Short sellers are homing in on Cathie Wood’s pool of exchange-traded funds, undeterred by the rising cost to bet against the Ark Investment Management family.
Investors who expect her group of funds to decline have sent short interest to 16.8% of all freely available shares, up from about 13% in mid-August, according to data compiled by Ihor Dusaniwsky at S3 Partners. It’s a bet that the Federal Reserve’s aggressive tightening will continue to hammer Wood’s rate-sensitive picks. Her flagship fund has plunged around 60% so far this year.
Even though total short interest for the funds declined to $1.86 billion this week from $1.92 billion in mid-August, there was about $405 million of new short selling that nearly offset the $463 million of mark-to-market declines in the value of shares shorted. That means that as the price of the shorted shares declined, there was additional short selling in order to make up for that decline. “Short sellers were looking to back up their bets in a winning trade,” Dusaniwsky said.
“Short sellers were actively backing up their bets as stock price of the underlying ARK ETF holdings declined,” he said, pointing out that the average stock-borrow cost to short the ETFs increased to 4.92% from 2.6% in mid-August.
The surge in short selling marks a departure from earlier this year, when the value of short bets declined.
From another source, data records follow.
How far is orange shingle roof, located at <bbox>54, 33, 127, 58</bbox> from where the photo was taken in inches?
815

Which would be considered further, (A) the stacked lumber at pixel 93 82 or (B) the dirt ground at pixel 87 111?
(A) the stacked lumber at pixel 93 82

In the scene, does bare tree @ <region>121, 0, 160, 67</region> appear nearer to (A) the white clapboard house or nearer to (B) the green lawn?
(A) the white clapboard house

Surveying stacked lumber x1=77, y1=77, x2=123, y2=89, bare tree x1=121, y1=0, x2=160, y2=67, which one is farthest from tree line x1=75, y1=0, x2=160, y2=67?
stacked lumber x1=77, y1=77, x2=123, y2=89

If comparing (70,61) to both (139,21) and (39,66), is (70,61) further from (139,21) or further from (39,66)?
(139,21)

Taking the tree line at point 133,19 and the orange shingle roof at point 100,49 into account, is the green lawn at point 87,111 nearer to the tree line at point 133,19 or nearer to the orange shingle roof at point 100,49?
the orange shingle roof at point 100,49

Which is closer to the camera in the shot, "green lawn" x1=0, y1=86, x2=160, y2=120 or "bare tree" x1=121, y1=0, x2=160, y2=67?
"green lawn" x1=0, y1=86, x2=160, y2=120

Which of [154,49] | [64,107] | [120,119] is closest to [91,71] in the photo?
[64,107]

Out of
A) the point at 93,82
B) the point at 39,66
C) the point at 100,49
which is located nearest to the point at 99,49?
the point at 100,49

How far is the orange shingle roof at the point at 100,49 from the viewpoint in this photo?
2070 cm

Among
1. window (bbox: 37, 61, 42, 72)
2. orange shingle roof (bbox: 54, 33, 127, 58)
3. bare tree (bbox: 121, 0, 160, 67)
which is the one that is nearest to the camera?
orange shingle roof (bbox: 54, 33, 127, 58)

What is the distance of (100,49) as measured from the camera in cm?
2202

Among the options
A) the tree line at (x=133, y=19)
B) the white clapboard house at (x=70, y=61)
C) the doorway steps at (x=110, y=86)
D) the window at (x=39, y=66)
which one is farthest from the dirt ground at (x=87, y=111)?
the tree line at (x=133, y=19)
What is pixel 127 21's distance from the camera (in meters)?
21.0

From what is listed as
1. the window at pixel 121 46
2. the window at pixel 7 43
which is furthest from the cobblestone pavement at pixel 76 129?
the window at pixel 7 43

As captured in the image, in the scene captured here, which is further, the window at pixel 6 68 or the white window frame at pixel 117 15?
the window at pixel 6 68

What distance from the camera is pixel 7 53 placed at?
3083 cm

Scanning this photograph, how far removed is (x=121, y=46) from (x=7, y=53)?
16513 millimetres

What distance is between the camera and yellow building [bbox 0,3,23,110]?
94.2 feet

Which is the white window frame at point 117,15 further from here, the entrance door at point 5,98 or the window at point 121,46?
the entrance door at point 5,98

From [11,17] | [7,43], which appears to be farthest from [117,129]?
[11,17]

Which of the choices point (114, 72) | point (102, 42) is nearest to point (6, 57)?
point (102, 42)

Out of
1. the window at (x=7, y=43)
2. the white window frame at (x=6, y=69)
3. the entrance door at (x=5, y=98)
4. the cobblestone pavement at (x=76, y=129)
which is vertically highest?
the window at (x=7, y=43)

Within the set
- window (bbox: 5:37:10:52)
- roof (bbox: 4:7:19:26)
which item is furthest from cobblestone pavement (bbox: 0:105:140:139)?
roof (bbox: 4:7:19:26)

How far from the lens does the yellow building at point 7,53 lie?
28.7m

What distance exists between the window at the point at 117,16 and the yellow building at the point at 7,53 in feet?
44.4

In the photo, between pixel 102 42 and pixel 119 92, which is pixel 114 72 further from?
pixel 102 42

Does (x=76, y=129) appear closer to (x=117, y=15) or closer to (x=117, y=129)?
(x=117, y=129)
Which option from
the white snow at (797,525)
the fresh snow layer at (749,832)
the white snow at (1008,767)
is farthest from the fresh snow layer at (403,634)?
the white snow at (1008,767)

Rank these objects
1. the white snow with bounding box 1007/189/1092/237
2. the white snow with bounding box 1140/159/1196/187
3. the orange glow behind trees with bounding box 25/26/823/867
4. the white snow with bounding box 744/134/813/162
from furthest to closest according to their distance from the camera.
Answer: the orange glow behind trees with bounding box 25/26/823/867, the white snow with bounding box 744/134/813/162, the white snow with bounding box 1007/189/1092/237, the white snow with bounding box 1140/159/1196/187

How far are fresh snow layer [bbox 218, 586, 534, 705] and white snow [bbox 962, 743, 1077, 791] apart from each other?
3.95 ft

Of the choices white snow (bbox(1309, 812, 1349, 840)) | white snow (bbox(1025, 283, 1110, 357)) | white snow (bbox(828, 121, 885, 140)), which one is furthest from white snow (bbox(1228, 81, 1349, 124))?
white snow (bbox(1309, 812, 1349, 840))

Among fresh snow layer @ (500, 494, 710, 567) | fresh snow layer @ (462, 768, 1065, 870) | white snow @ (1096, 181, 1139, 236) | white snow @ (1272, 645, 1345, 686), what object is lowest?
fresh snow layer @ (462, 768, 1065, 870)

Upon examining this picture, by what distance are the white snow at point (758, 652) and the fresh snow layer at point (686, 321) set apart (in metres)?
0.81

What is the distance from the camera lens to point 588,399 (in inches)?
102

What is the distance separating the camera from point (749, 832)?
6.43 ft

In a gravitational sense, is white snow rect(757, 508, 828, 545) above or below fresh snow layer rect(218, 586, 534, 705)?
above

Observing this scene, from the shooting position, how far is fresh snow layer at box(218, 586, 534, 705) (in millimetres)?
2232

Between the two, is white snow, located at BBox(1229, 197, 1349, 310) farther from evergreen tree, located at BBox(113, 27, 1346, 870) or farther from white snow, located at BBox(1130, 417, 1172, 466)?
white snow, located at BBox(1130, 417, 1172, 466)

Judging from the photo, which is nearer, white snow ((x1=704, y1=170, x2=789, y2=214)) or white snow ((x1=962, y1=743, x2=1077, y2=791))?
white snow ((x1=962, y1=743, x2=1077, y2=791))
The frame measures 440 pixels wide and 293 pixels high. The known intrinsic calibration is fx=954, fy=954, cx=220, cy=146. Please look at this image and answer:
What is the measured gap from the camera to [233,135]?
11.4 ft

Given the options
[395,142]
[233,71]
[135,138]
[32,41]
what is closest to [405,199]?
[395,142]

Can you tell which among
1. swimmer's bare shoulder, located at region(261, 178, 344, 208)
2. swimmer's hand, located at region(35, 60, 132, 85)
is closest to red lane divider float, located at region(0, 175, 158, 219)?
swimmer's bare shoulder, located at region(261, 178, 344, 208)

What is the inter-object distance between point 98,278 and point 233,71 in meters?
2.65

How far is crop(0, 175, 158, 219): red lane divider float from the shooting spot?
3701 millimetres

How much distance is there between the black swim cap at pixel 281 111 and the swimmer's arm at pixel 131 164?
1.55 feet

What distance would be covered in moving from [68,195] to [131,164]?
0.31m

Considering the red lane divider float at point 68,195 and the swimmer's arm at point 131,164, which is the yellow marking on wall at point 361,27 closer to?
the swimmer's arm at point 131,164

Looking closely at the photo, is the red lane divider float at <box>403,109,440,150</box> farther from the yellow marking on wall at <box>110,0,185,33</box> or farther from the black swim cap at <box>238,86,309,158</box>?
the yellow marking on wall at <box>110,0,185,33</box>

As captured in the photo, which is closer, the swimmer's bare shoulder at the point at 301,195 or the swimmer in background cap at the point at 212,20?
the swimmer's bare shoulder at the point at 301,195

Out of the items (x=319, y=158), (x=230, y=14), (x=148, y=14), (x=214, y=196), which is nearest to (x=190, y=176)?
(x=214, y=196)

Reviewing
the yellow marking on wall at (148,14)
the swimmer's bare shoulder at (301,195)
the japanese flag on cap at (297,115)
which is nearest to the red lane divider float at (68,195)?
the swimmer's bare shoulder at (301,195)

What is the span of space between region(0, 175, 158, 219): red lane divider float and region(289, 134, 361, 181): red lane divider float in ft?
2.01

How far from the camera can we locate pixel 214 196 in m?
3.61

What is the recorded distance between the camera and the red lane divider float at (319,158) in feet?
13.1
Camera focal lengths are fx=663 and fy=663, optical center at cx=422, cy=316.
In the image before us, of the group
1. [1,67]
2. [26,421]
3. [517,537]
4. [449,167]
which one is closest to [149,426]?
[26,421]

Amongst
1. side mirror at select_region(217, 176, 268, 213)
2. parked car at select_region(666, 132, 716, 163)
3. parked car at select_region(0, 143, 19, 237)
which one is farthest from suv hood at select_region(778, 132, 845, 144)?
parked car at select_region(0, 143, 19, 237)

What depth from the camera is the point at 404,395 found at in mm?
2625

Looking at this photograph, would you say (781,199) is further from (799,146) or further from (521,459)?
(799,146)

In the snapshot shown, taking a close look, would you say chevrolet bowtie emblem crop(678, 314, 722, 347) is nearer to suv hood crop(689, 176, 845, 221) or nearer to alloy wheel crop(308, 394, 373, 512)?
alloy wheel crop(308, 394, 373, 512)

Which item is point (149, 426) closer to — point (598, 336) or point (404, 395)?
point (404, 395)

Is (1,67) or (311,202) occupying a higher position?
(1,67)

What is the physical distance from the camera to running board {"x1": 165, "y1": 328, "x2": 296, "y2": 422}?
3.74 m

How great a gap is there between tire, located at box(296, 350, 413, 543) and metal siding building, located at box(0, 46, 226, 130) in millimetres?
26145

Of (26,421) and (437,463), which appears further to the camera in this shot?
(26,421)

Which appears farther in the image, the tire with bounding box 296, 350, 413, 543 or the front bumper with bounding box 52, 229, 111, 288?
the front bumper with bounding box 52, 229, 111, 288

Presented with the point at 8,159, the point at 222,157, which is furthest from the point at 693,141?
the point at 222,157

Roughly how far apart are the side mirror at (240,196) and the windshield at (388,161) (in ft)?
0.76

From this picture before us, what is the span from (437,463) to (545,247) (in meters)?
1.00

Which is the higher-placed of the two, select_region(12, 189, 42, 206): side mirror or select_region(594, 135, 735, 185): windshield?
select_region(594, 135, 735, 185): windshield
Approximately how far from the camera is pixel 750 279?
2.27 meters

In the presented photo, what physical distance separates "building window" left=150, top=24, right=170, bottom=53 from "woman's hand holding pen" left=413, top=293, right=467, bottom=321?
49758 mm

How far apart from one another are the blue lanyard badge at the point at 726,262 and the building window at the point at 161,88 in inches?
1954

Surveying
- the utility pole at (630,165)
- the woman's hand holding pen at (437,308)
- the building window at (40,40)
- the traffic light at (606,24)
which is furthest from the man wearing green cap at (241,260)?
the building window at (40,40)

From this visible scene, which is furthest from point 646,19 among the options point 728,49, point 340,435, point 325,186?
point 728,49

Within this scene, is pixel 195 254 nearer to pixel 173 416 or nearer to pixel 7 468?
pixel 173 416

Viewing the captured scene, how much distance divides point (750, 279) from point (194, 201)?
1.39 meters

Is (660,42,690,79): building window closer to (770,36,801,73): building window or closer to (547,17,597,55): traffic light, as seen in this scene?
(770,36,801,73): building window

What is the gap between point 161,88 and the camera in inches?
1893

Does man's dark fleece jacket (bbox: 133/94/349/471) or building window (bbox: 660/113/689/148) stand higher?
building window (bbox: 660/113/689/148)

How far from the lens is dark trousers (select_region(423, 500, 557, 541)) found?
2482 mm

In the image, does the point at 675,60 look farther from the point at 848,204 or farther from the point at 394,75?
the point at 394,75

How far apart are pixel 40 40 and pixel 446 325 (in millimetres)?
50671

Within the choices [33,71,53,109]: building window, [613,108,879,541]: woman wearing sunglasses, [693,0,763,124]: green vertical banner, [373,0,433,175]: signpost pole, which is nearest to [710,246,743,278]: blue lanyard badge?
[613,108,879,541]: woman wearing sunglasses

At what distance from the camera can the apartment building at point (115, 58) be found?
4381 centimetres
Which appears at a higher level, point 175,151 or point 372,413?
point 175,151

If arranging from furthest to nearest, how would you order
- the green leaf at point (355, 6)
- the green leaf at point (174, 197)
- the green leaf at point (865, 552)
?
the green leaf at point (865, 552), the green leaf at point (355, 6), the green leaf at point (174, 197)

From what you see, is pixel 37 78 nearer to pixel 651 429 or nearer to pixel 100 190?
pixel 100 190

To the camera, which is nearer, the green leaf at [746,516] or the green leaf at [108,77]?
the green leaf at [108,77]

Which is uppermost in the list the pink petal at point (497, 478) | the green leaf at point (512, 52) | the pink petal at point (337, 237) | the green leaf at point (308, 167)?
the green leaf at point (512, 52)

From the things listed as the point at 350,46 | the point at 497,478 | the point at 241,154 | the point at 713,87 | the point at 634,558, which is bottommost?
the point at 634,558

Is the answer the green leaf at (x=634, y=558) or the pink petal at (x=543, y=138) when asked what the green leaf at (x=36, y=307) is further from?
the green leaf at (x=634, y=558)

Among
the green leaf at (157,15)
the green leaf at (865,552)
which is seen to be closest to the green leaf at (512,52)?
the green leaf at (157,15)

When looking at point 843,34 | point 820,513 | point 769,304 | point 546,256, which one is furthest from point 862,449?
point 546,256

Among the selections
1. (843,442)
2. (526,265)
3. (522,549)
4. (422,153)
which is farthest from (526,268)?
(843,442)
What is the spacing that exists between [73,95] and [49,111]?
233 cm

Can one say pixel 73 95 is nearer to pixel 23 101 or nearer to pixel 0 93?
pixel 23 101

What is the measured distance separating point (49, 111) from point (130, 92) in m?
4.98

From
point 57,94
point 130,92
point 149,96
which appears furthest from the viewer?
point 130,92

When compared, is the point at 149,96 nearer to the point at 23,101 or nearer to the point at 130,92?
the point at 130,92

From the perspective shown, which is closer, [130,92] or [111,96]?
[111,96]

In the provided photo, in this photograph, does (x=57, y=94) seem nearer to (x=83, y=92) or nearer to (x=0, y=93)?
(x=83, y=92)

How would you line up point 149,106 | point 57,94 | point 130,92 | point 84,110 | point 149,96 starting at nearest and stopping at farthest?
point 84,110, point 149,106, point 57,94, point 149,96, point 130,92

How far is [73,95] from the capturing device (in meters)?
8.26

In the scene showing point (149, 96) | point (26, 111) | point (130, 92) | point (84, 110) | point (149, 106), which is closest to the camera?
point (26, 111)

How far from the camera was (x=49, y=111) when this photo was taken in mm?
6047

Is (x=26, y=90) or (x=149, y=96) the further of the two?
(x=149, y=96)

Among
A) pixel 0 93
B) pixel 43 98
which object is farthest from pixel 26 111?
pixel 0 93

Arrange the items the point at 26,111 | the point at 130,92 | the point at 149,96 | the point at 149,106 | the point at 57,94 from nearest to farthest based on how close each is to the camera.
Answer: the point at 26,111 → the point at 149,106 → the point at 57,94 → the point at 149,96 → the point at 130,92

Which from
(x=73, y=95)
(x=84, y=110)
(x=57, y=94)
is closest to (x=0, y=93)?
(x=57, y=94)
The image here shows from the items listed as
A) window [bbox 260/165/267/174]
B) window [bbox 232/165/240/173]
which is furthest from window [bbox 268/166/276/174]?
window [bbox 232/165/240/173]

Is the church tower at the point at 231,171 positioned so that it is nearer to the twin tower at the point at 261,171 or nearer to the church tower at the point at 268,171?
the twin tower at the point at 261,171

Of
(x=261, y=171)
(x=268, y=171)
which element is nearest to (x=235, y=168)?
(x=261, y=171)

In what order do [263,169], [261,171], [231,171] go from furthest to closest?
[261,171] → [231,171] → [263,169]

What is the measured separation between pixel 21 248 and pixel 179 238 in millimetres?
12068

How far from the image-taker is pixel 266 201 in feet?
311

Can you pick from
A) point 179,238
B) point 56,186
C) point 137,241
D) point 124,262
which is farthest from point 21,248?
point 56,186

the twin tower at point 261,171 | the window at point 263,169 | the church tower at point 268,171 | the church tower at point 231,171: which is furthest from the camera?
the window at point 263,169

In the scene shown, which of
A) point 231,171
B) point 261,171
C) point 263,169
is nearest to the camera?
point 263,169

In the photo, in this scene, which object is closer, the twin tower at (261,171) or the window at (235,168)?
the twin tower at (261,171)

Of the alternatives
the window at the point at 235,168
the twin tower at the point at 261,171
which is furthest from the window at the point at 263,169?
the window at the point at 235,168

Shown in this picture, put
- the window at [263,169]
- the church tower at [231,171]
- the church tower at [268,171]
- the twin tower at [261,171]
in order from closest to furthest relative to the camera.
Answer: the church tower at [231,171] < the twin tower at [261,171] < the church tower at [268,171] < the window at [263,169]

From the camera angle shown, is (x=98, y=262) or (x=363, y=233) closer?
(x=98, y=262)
After a stellar 2021, Wood’s funds are struggling to withstand shifting trader sentiment as the Fed’s fight against inflation threatens the type of growth stocks featured in Ark funds.
Both the flagship ARK Innovation ETF (ticker ARKK) and ARK Fintech Innovation ETF (ARKF) have lost roughly 60% this year, while the ARK Genomic Revolution ETF (ARKG) has shed about 45%. S3 counted eight different funds in its calculations.
“It’s no different than other funds: As the market continues to sell off, people are looking to short those funds now because they think they will possibly slide the most,” said Mohit Bajaj, director of ETFs at WallachBeth Capital. “The higher-beta names tend to fall the hardest during market downturns.”
This article was provided by Bloomberg News.